EXCERPT PROVIDED -
☆ ☆ ☆ ☆
The Bancor ICO set a new benchmark. The $500 million mark is my mental goal post for the height of insanity and that will be the day that Icarus will burn in the noon day sun. Tezos and or Eos are positioned to meet or eclipse that number.

My second mental goal post is if Ether reaches parity with Bitcoin in terms of market cap. The profit taking at that level could cause the ripple that forces a calamitous unwind of the 2017 ICO bubble.

The correction in Ether and the secondary market prices of ICO tokens, will be disorderly. However, even if you do agree with my views, don’t let your haterade preclude you from making money during this glorious bull market.

Why Don’t Banks Own Bitcoin Exchanges?

Fiat government money is one of the biggest profit centres for banks globally. Even though we are all human, to trade and interact with each other requires the exchange of different coins, paper, and electronic credits. Each one of these transactions benefits banks who move money globally for a fee.

At the most simplistic level, the trading of crypto currencies and or digital tokens is just a standard foreign exchange transaction. If banks love foreign exchange, why then do they have an aversion to Bitcoin and other digital currencies?
☆ ☆ ☆ ☆
REQUIREMENT 1 - Count the lines of the listing that contain the word "wheel", matching case exactly, and give only the number.
☆ ☆ ☆ ☆
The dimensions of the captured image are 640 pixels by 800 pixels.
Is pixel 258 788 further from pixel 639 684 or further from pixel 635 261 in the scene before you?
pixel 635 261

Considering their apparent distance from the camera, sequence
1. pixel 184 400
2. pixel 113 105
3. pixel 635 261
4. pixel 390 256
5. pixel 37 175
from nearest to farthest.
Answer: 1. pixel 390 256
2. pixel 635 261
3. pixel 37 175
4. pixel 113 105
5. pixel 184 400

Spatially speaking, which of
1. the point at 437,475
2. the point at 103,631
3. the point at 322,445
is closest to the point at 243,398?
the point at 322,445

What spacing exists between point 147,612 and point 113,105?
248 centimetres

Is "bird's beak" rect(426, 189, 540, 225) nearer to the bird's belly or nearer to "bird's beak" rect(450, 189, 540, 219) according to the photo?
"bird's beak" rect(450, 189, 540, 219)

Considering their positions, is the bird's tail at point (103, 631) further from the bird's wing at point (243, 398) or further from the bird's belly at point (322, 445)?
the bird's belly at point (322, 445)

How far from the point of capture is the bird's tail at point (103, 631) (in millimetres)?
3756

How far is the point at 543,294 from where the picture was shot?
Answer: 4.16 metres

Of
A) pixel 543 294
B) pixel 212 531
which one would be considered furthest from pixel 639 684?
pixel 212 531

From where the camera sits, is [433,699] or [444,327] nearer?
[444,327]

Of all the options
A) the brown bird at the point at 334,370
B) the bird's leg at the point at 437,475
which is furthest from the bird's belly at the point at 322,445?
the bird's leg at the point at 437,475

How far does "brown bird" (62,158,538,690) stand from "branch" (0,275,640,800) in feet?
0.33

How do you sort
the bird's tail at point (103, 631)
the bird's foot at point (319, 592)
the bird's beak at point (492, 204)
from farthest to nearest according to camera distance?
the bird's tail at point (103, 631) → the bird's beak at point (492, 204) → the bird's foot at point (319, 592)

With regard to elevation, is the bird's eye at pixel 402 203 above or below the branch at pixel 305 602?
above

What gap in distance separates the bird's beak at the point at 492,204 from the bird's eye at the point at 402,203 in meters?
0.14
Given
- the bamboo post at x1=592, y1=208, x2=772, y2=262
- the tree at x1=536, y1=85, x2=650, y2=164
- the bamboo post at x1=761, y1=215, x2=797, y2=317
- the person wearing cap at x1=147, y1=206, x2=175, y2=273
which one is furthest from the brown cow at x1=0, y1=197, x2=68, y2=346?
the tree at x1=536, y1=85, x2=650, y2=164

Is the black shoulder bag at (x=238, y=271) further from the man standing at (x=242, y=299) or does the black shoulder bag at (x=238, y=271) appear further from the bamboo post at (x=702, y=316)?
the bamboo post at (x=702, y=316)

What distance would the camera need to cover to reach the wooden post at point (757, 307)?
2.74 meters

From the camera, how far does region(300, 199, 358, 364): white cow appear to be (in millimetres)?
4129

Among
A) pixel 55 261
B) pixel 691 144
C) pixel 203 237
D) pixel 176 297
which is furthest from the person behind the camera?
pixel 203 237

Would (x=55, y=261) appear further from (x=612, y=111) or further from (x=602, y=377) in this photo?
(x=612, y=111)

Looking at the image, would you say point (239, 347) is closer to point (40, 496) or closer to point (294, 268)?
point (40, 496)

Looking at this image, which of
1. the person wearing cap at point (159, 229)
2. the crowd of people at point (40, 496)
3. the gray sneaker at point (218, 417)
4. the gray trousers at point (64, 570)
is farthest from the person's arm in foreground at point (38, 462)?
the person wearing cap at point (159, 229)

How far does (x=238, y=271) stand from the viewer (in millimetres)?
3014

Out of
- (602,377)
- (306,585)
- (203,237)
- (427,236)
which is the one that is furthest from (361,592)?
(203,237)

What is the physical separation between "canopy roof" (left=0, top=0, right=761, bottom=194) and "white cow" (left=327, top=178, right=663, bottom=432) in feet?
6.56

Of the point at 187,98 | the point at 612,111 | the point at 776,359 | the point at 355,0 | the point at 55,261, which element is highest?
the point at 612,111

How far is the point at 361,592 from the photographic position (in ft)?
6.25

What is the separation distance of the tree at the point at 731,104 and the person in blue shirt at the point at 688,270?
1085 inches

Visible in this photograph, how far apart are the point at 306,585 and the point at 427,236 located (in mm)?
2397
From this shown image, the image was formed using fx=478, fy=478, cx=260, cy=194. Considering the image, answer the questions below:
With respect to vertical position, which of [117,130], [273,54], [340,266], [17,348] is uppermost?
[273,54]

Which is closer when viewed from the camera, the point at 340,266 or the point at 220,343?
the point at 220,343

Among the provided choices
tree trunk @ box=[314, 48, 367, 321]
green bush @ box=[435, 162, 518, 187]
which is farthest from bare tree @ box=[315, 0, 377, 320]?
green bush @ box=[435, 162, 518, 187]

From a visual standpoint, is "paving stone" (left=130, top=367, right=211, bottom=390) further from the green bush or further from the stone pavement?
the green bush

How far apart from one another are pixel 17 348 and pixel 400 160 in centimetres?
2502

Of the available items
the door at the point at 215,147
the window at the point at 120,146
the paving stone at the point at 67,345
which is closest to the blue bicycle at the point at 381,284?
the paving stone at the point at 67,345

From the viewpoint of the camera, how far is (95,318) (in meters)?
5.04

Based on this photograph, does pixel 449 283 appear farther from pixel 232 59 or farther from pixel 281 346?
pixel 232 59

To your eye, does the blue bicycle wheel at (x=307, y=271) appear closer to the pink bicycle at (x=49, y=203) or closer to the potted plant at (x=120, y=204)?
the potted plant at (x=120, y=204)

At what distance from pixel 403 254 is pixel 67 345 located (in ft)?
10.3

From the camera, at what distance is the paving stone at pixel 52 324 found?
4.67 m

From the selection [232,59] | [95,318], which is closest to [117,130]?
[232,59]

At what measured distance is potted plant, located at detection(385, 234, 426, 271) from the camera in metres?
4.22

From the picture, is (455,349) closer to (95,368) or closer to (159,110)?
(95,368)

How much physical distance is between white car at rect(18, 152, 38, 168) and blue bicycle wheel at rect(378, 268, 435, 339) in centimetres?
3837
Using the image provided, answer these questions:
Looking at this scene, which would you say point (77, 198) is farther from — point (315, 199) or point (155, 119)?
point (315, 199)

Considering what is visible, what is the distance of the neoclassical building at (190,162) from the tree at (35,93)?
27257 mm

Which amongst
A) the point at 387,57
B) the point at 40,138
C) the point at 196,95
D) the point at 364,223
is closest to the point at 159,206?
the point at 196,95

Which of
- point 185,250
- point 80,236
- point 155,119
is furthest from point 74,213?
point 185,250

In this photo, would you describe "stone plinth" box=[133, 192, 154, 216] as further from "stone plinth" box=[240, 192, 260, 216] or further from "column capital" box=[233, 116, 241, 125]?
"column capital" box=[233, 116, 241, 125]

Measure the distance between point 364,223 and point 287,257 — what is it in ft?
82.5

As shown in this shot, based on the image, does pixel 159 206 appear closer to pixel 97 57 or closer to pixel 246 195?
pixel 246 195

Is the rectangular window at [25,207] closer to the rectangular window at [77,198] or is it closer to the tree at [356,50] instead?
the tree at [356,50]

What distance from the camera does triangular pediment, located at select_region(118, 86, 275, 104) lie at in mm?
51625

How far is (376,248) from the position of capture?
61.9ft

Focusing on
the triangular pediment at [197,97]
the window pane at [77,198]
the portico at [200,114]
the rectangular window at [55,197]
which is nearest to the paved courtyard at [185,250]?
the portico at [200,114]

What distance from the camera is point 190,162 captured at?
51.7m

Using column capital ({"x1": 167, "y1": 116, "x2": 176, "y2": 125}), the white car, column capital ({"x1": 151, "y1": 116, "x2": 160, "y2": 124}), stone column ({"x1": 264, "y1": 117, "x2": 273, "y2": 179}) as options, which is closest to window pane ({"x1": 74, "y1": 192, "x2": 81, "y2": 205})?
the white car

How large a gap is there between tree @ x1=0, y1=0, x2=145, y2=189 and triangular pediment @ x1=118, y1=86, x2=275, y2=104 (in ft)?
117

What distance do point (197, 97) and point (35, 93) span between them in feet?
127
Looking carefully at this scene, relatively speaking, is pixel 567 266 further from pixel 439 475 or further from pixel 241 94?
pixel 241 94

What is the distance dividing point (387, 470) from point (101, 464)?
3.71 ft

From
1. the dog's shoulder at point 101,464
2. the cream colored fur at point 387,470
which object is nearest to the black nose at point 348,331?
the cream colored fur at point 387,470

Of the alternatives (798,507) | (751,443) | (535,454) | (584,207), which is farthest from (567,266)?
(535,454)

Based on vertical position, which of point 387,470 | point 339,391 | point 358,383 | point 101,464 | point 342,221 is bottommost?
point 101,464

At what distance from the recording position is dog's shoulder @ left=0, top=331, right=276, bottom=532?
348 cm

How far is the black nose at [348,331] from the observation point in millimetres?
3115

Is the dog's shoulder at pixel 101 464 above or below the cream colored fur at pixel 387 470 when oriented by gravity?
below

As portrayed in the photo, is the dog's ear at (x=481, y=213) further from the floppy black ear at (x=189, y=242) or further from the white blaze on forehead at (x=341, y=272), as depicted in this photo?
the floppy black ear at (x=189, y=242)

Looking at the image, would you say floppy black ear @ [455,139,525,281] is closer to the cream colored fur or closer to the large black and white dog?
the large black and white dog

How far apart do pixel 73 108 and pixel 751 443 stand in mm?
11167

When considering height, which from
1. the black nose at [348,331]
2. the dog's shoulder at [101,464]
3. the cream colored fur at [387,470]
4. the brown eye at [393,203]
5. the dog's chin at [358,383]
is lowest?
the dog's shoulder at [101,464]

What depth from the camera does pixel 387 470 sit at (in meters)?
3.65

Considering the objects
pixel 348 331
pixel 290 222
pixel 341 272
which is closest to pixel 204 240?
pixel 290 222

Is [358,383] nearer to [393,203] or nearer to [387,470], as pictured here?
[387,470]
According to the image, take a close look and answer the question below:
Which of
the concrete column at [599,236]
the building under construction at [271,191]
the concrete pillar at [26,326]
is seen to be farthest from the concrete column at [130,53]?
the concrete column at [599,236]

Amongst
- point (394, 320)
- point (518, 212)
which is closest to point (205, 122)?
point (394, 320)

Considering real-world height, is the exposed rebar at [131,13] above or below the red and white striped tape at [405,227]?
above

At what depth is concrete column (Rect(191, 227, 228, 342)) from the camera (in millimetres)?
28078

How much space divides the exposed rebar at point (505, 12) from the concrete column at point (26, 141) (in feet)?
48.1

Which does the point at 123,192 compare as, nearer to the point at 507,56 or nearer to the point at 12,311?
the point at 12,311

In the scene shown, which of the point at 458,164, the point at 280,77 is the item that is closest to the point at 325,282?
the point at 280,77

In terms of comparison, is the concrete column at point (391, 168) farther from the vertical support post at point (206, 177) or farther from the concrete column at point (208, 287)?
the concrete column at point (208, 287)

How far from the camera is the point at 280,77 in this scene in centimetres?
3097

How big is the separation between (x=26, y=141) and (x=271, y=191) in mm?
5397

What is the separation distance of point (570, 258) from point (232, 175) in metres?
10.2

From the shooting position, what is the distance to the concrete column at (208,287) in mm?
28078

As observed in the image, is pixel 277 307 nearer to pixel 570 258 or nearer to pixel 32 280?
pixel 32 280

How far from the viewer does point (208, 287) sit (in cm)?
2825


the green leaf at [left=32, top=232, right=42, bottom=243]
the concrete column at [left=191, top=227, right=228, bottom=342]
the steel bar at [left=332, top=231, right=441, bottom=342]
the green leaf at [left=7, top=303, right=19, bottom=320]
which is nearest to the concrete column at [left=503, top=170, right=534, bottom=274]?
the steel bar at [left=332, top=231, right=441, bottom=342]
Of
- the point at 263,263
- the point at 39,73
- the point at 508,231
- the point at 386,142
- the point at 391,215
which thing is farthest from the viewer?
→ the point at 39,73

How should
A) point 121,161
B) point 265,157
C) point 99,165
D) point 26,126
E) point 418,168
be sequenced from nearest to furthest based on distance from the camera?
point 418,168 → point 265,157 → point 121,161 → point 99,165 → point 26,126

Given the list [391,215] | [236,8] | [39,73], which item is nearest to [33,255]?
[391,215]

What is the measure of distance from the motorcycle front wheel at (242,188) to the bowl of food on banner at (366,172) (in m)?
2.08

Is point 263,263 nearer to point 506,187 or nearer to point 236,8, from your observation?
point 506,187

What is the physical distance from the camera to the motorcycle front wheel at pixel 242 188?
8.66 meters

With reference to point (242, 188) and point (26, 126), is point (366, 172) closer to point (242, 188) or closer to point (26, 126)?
☆ ☆ ☆ ☆
REQUIREMENT 2 - List every cryptocurrency or blockchain project named in the excerpt on the ICO bubble.

FINAL ANSWER 1 - 4

FINAL ANSWER 2 - Bancor, Tezos, Eos, Ether, Bitcoin